Once, when asked about the abundance of text in his work, Ed Ruscha explained, “I just happened to paint words like someone else paints flowers.”1 Indeed, language remains the artist’s most consistent subject, one whose form and meaning he has continuously explored over more than six decades.
In 1961, one year after completing his studies at the Chouinard Art Institute (now CalArts) in Los Angeles, where he had initially enrolled as a commercial art student, Ruscha spent several months traveling through Europe. For Zone, produced while he was in Paris, Ruscha placed a found scrap of paper, shaped vaguely like a US state, under the work’s evenly spaced title. It captures not only his interest in the collages of Kurt Schwitters, particularly the German artist’s use of discarded materials, but also the influence of his apprenticeship at a small press, where he learned to handset type, in 1958.

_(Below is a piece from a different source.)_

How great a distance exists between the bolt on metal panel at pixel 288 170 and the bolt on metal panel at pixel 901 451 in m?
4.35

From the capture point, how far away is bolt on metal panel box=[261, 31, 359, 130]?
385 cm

While Ruscha was initially drawn to language through printed matter, such as magazines, comics, and newspapers, he would exploit the elastic scale of words—their “no-size”2 quality—in order to monumentalize them through painting. Commercial logos, onomatopoeias, or guttural sounds became the focal point of compositions in the early 1960s. The bold and precise lettering in paintings such as OOF reveals his attentiveness to typography, just as the chosen text highlights the embodied nature of language: both its impression of a gut punch and our tendency to sound it out.
The sonic aspect of language fueled other developments in Ruscha’s work. His fondness for “the sound of the number 26”3 led to the conceptualization of his first artist’s book, Twentysix Gasoline Stations. Its title dictated its straightforward premise: 26 snapshots of gasoline stations encountered while on the road between Los Angeles and his hometown of Oklahoma City. In a move typical for Ruscha, whose motifs often migrate across mediums, one of the Texas gas stations became the subject of a large painting and several prints. Standard Station, for instance, depicts this example of roadside architecture against a vibrant gradated sky, the outsized brand name transforming the structure into signage.

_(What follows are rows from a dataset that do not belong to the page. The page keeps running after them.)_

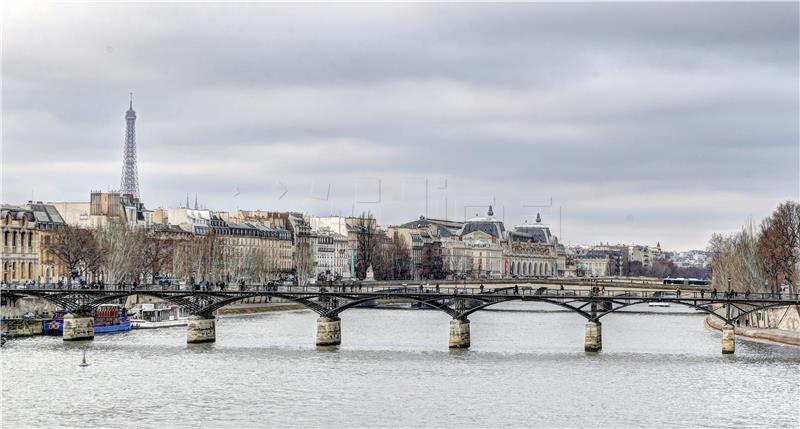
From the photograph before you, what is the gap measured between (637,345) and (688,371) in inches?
731

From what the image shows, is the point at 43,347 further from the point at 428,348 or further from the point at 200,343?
the point at 428,348

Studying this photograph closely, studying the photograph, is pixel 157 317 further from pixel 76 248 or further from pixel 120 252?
pixel 76 248

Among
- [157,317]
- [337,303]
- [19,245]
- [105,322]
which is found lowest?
[105,322]

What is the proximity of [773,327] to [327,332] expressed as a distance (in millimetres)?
35021

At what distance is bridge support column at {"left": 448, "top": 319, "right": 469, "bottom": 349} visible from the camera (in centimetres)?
8781

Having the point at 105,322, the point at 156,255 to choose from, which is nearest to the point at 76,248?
the point at 156,255

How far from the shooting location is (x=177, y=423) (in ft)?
186

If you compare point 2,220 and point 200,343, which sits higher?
point 2,220

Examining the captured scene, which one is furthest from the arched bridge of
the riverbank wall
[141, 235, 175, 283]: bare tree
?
[141, 235, 175, 283]: bare tree

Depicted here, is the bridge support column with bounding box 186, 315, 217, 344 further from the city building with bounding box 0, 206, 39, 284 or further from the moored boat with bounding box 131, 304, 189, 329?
the city building with bounding box 0, 206, 39, 284

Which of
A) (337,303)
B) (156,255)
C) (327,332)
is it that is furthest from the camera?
(156,255)

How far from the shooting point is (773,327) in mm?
105750

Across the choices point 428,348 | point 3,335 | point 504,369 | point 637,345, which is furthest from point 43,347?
point 637,345

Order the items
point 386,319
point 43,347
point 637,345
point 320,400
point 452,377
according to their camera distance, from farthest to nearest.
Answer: point 386,319
point 637,345
point 43,347
point 452,377
point 320,400
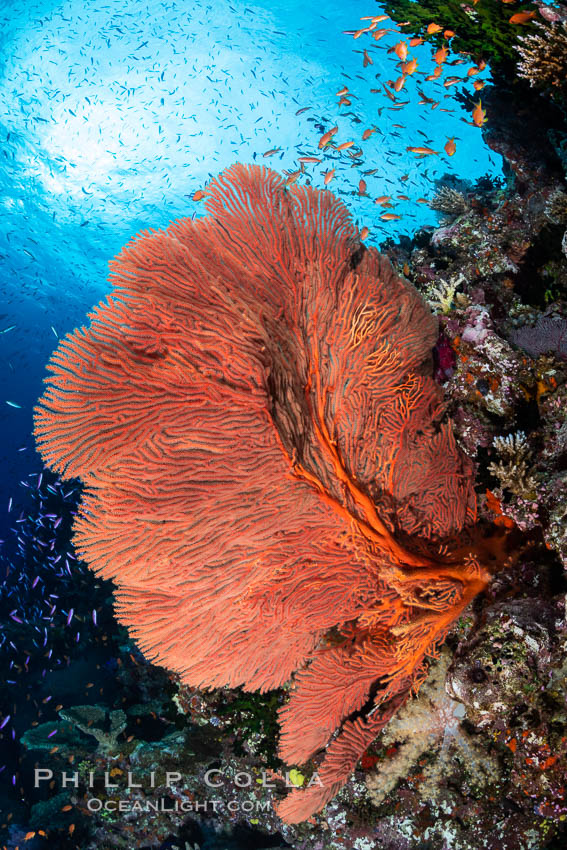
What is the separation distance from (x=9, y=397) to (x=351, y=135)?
127ft

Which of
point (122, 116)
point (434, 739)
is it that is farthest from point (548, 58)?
point (122, 116)

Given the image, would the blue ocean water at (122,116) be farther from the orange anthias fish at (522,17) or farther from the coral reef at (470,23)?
the orange anthias fish at (522,17)

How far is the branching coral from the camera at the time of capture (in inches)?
184

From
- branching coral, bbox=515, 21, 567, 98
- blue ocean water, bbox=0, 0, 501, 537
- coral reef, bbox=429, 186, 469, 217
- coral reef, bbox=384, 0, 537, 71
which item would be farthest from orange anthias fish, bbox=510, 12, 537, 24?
blue ocean water, bbox=0, 0, 501, 537

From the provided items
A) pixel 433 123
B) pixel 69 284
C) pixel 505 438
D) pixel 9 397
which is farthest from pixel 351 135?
pixel 505 438

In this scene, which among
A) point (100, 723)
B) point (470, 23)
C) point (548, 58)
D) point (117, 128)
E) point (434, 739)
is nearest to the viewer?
point (434, 739)

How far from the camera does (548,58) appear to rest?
4867 mm

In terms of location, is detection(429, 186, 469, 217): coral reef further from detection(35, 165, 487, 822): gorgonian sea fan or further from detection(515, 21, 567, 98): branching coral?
detection(35, 165, 487, 822): gorgonian sea fan

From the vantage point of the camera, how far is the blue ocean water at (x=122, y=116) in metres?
25.0

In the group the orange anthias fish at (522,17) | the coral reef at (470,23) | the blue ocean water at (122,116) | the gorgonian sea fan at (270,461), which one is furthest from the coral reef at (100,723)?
the blue ocean water at (122,116)

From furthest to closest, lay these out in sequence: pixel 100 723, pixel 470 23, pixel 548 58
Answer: pixel 100 723 < pixel 470 23 < pixel 548 58

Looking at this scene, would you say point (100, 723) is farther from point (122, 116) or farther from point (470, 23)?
point (122, 116)

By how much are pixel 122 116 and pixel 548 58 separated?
33.3 meters

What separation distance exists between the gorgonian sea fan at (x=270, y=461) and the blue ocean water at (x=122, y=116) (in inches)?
818
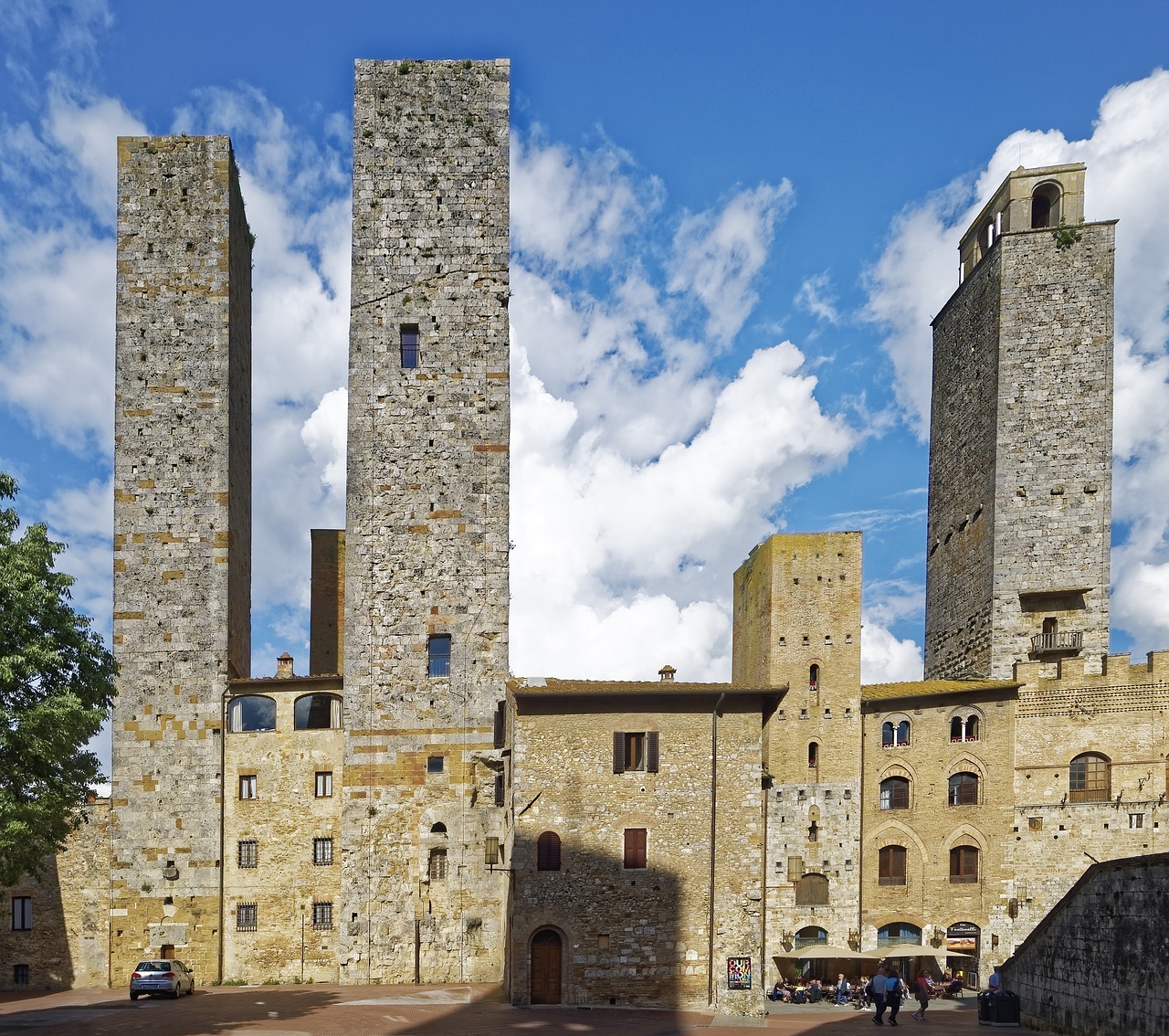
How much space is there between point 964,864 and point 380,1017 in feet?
65.9

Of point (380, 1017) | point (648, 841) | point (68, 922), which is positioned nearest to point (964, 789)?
point (648, 841)

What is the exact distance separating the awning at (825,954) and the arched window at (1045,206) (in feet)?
89.4

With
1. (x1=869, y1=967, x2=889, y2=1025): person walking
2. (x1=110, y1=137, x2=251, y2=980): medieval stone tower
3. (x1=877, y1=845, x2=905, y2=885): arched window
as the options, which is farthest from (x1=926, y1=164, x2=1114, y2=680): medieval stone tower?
(x1=110, y1=137, x2=251, y2=980): medieval stone tower

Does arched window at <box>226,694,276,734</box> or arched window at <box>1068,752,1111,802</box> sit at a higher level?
arched window at <box>226,694,276,734</box>

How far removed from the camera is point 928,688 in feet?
116

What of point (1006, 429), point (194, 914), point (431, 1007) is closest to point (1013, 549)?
point (1006, 429)

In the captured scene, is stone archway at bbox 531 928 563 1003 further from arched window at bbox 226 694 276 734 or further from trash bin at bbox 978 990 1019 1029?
arched window at bbox 226 694 276 734

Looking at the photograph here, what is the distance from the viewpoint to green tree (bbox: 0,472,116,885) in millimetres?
19891

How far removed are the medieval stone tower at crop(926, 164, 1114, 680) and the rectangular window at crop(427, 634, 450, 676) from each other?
63.4ft

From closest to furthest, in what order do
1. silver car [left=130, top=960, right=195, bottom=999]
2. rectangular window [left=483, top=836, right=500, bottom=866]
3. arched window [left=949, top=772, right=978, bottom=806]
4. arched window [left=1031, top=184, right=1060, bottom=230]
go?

Ruscha continued to investigate the materiality of language through both illusionistic and literal means. The letters in Rancho appear to have spontaneously cohered from a viscous puddle, while those in his monumental drawing Spread were formed with tobacco and rendered backwards on the verso, as if seeping through the paper. Ruscha would often swap oil paint and graphite for organic and unconventional materials such as blackberry juice, chocolate, egg yolk, shellac, and gunpowder in order to experiment with the legibility and permanence of letter forms—often interfering with their potential to communicate, both in the present and into the future.

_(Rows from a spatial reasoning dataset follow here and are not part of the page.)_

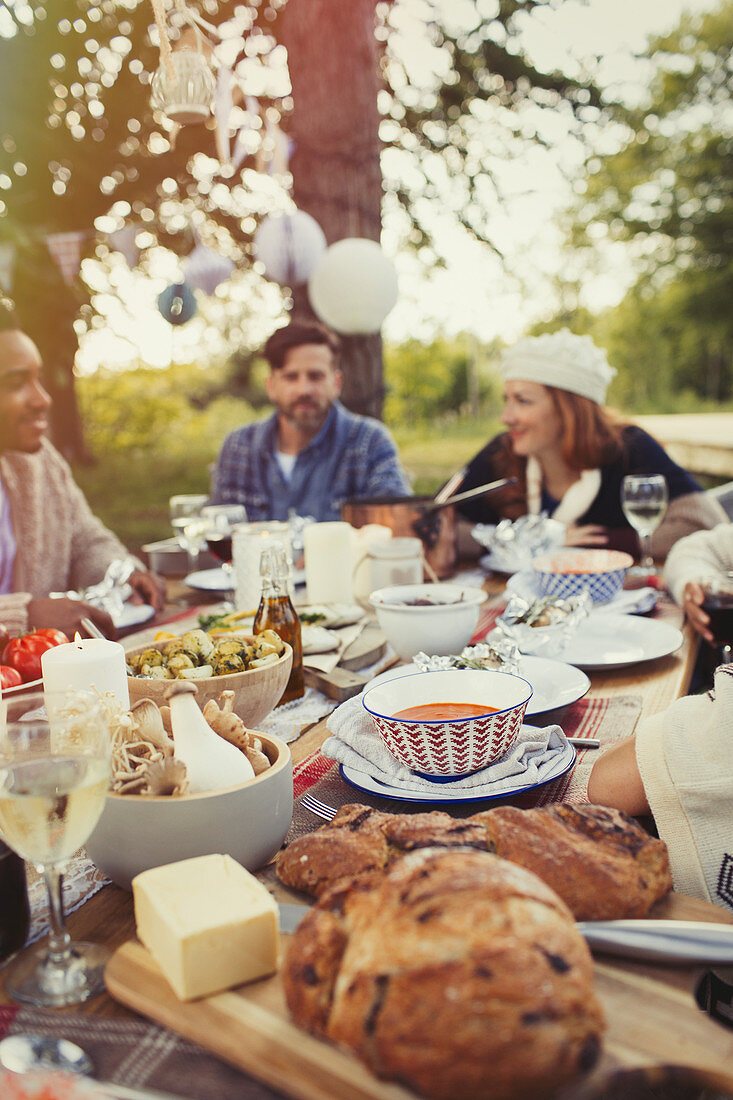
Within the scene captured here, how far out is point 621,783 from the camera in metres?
1.00

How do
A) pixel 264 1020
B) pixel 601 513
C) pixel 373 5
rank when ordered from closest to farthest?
pixel 264 1020, pixel 601 513, pixel 373 5

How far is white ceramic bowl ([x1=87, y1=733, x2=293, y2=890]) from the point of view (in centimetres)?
85

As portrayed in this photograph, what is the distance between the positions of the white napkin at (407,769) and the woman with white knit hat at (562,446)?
2.11 m

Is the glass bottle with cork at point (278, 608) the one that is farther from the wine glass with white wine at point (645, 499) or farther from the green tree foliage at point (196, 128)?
the green tree foliage at point (196, 128)

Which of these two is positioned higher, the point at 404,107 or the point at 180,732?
the point at 404,107

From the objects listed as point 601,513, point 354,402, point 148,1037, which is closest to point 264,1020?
point 148,1037

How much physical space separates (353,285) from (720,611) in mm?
3216

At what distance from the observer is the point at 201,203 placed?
705 centimetres

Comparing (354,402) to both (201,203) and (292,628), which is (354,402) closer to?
(201,203)

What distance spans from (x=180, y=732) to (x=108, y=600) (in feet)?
4.37

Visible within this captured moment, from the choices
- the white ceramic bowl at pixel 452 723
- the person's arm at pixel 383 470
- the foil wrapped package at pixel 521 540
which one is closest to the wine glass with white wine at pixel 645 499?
the foil wrapped package at pixel 521 540

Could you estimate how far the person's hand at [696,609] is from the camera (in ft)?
6.21

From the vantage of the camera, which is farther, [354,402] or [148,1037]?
[354,402]

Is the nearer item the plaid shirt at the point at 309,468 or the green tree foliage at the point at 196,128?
the plaid shirt at the point at 309,468
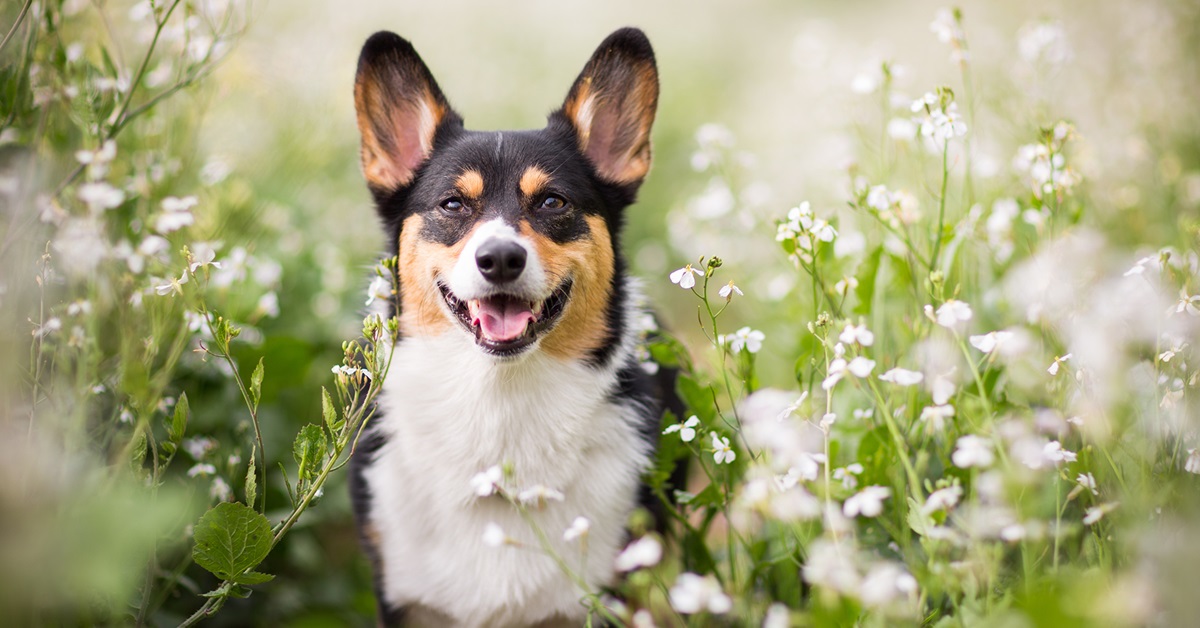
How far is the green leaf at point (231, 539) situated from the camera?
76.9 inches

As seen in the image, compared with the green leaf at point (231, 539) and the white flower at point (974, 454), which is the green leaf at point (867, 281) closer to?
the white flower at point (974, 454)

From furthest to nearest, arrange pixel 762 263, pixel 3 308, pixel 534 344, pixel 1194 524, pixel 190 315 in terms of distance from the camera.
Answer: pixel 762 263 < pixel 534 344 < pixel 190 315 < pixel 3 308 < pixel 1194 524

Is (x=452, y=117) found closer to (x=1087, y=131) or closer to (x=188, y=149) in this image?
(x=188, y=149)

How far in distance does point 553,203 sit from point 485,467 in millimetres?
922

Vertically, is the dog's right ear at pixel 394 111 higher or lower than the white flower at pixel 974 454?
higher

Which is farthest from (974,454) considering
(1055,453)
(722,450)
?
(722,450)

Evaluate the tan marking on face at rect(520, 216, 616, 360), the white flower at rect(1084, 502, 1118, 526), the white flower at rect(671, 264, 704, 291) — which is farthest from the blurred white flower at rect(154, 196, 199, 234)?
the white flower at rect(1084, 502, 1118, 526)

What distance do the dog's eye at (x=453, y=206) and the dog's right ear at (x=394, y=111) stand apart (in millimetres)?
282

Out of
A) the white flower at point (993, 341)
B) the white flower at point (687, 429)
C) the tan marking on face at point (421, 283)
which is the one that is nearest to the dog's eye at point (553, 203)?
the tan marking on face at point (421, 283)

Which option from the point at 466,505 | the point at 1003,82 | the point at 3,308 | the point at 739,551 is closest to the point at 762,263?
the point at 1003,82

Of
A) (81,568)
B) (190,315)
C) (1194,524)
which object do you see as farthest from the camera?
(190,315)

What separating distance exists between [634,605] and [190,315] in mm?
1700

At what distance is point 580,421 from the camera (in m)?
2.69

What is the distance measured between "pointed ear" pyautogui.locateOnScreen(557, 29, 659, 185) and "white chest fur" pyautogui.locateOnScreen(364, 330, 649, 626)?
2.75 ft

In the 1970s, Ruscha began piecing words together into evocative statements that were often overheard in conversation or on the radio and puzzlingly decontextualized. His pastel Thick Blocks of Musical Fudge, for instance, conjures vivid and surreal images (chocolate piano keys come to mind). Borrowing from the language of cinema, The End reproduces the closing title card of a black-and-white film, luxuriating in the scratches and flaws inherent to this medium. The two short words capture that familiar moment when the score swells and the viewer is dropped from the suspended fantasy back into the reality of their theater seat.